[start]
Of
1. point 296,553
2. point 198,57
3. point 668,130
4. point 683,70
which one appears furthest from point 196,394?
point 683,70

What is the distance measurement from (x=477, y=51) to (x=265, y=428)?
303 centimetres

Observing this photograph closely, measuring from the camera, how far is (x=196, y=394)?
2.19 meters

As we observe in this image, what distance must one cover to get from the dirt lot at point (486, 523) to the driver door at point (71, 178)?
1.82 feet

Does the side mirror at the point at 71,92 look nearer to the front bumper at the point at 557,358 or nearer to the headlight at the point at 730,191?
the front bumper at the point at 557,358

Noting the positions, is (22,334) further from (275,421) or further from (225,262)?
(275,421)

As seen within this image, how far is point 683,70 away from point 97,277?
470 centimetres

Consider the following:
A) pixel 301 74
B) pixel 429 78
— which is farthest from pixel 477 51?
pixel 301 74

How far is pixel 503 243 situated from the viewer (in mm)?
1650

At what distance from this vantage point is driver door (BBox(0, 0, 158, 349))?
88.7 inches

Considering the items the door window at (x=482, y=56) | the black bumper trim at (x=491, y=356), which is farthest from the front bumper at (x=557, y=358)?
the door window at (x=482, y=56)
[end]
* [Objective]
Copy out the listing above word for word, every line of it.

* [Correct answer]
Of
1. point 296,553
2. point 198,57
3. point 668,130
4. point 683,70
which one appears furthest from point 196,394?
point 683,70

What is the distance measurement from (x=477, y=51) to (x=265, y=428)?
303 centimetres

Observing this photograph closely, measuring from the camera, how far is (x=196, y=394)?
2.19 meters

As we observe in this image, what distance must one cover to get from the dirt lot at point (486, 523) to the driver door at point (71, 178)?
1.82 feet

Does the side mirror at the point at 71,92 look nearer to the front bumper at the point at 557,358 or nearer to the headlight at the point at 730,191?
the front bumper at the point at 557,358

Noting the positions, is (22,334) further from (275,421) or further from (225,262)?
(275,421)

As seen within this image, how far is point 683,70 away from point 97,277?
470 centimetres

Consider the following:
A) pixel 301 74
B) pixel 429 78
— which is farthest from pixel 477 51?
pixel 301 74

How far is pixel 503 243 situated from the viewer (in mm)?
1650

At what distance from this vantage point is driver door (BBox(0, 0, 158, 349))?
88.7 inches

Considering the items the door window at (x=482, y=56) | the black bumper trim at (x=491, y=356), which is farthest from the front bumper at (x=557, y=358)?
the door window at (x=482, y=56)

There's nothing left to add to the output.